Exercise objective
Transcribe the lines from the one containing "Looking at this scene, would" to the last line, inclusive, word for word. Include no pictures.

[Image-linked spatial questions]
::::::::

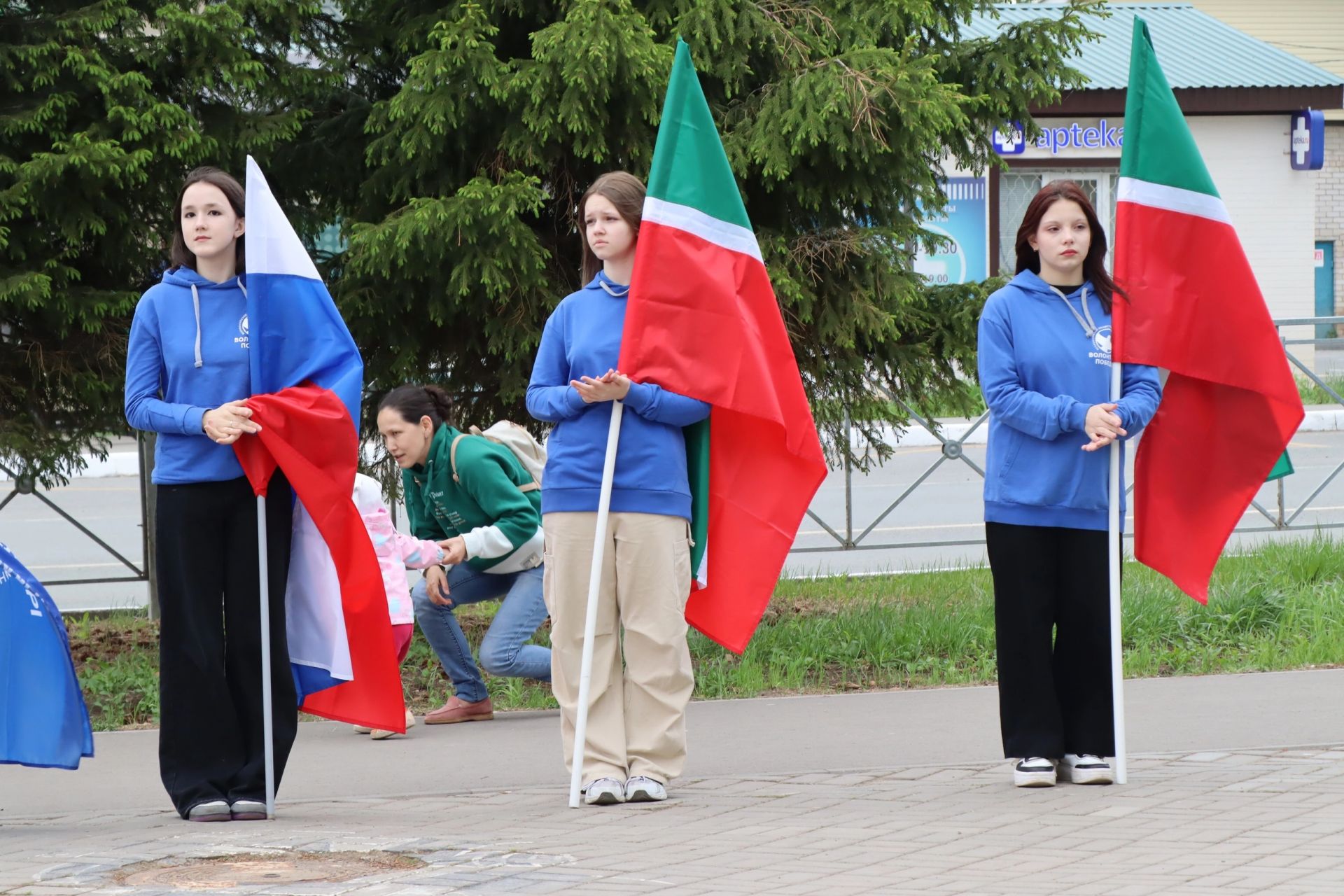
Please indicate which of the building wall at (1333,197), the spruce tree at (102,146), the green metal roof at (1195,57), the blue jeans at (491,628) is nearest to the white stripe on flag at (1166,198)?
the blue jeans at (491,628)

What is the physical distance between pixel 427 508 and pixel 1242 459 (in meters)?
3.19

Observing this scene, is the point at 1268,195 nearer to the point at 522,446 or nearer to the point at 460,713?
the point at 522,446

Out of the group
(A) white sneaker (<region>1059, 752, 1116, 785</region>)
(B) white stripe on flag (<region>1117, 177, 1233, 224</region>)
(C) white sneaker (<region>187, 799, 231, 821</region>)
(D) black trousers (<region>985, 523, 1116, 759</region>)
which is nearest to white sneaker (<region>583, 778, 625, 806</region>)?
(C) white sneaker (<region>187, 799, 231, 821</region>)

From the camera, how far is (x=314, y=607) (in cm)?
565

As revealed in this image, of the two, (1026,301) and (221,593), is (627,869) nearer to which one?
Result: (221,593)

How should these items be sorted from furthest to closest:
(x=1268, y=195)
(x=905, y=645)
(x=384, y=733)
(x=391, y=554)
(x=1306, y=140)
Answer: (x=1268, y=195)
(x=1306, y=140)
(x=905, y=645)
(x=391, y=554)
(x=384, y=733)

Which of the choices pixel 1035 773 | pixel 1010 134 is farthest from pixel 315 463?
pixel 1010 134

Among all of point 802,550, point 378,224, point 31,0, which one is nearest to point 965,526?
point 802,550

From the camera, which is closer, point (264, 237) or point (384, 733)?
point (264, 237)

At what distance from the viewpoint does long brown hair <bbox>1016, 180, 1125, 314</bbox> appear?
5.77 meters

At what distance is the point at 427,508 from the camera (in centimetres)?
734

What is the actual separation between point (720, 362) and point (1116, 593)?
143 cm

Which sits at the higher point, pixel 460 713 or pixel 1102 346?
pixel 1102 346

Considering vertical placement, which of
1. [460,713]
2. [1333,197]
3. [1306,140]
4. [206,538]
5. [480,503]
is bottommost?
[460,713]
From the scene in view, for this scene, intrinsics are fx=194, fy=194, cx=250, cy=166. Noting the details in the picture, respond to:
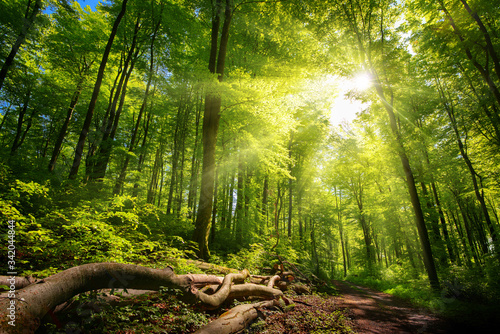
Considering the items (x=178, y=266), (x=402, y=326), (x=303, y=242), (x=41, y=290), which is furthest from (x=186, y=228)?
(x=303, y=242)

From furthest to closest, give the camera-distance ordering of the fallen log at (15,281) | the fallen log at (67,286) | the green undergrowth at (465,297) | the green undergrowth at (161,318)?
the green undergrowth at (465,297)
the green undergrowth at (161,318)
the fallen log at (15,281)
the fallen log at (67,286)

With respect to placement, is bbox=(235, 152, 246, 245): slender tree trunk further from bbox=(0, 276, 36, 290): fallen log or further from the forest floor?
bbox=(0, 276, 36, 290): fallen log

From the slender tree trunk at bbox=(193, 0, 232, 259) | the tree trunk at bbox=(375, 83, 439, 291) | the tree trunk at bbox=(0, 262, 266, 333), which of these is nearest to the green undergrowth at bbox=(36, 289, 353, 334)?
the tree trunk at bbox=(0, 262, 266, 333)

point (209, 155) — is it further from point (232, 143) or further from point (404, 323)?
point (404, 323)

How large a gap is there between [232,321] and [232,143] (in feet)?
31.8

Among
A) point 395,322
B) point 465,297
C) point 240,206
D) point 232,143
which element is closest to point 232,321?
point 395,322

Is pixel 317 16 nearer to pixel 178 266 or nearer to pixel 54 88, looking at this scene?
pixel 178 266

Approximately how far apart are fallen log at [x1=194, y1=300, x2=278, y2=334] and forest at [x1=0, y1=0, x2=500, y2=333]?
0.19 feet

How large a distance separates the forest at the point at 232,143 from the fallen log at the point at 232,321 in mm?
58

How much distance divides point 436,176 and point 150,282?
18.9 metres

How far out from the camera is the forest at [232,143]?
3.25 meters

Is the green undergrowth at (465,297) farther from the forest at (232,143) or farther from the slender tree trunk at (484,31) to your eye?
the slender tree trunk at (484,31)

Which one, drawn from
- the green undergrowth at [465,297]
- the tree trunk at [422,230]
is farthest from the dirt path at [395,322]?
the tree trunk at [422,230]

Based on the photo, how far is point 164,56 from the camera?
48.4 ft
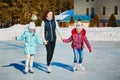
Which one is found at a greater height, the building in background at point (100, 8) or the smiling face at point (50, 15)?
the building in background at point (100, 8)

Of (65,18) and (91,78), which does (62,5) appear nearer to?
(65,18)

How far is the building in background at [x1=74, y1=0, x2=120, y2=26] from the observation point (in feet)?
205

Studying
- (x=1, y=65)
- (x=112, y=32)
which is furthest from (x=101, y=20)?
(x=1, y=65)

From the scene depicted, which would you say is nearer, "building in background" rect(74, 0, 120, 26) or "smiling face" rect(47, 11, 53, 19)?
"smiling face" rect(47, 11, 53, 19)

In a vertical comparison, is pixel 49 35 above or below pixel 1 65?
above

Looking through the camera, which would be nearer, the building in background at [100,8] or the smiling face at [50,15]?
the smiling face at [50,15]

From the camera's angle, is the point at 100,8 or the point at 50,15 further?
the point at 100,8

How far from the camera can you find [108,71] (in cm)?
1083

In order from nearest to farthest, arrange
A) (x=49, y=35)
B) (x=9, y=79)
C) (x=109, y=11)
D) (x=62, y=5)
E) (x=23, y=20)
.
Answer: (x=9, y=79)
(x=49, y=35)
(x=23, y=20)
(x=109, y=11)
(x=62, y=5)

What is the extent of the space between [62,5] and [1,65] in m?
91.3

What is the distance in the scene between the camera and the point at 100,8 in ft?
213

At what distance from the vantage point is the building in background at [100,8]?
62500 millimetres

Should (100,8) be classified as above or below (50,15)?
above

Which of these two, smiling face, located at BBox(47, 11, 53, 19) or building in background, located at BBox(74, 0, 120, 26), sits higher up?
building in background, located at BBox(74, 0, 120, 26)
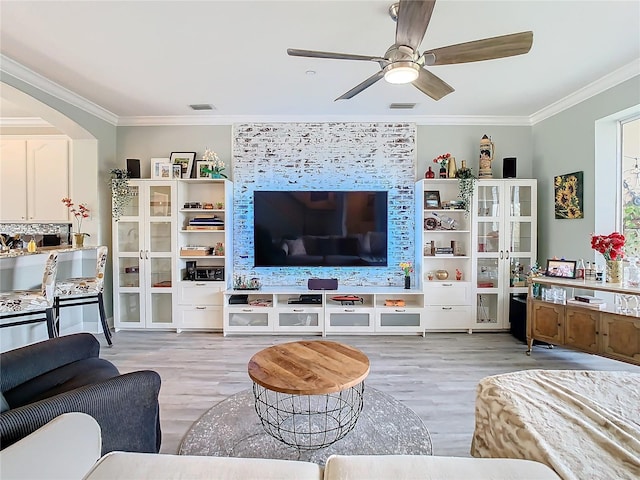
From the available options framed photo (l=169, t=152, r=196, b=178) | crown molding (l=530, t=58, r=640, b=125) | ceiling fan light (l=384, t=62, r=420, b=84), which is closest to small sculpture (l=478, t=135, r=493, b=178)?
crown molding (l=530, t=58, r=640, b=125)

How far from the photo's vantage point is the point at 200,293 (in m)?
4.09

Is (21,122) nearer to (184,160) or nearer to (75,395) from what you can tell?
(184,160)

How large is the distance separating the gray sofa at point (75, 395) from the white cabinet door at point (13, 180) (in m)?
3.36

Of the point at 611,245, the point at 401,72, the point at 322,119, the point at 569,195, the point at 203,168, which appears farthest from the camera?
the point at 322,119

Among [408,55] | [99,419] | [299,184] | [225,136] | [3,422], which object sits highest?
[225,136]

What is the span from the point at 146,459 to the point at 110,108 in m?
4.31

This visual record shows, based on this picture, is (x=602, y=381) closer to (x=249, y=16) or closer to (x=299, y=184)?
(x=249, y=16)

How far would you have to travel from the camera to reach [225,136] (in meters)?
4.34

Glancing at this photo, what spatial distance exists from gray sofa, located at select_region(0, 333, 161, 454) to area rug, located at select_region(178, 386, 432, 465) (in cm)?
40

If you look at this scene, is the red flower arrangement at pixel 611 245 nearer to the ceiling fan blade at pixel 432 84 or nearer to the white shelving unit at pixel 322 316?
the white shelving unit at pixel 322 316

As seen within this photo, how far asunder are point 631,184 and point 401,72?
301 centimetres

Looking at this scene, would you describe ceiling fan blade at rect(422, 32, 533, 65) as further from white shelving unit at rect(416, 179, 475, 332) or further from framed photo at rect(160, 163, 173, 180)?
framed photo at rect(160, 163, 173, 180)

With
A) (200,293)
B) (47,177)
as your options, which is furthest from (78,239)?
(200,293)

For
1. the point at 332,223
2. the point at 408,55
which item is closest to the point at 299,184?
the point at 332,223
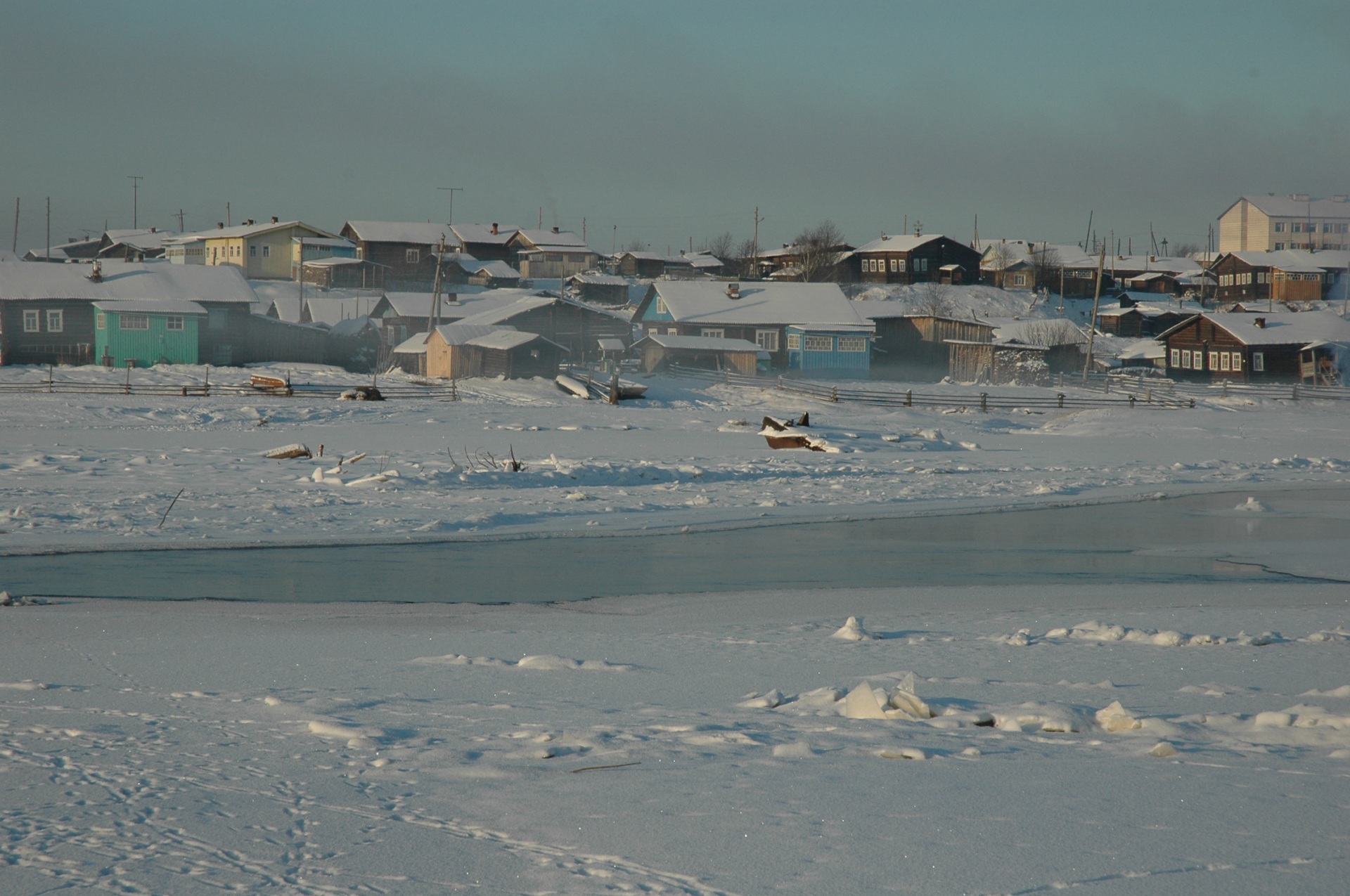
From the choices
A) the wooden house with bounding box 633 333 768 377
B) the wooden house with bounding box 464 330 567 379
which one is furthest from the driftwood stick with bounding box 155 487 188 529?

::::::::

Written answer
Looking at this scene, would you describe ceiling fan blade at rect(422, 32, 533, 65) as further from white shelving unit at rect(416, 179, 475, 332) or further from framed photo at rect(160, 163, 173, 180)?
framed photo at rect(160, 163, 173, 180)

With
A) (200,293)
B) (47,177)
as your options, which is furthest from (78,239)?
(200,293)

For
1. the point at 332,223
2. the point at 408,55
which item is closest to the point at 299,184?
the point at 332,223
From the choices
A) the wooden house with bounding box 633 333 768 377
B) the wooden house with bounding box 464 330 567 379
which one is furthest from the driftwood stick with bounding box 155 487 188 529?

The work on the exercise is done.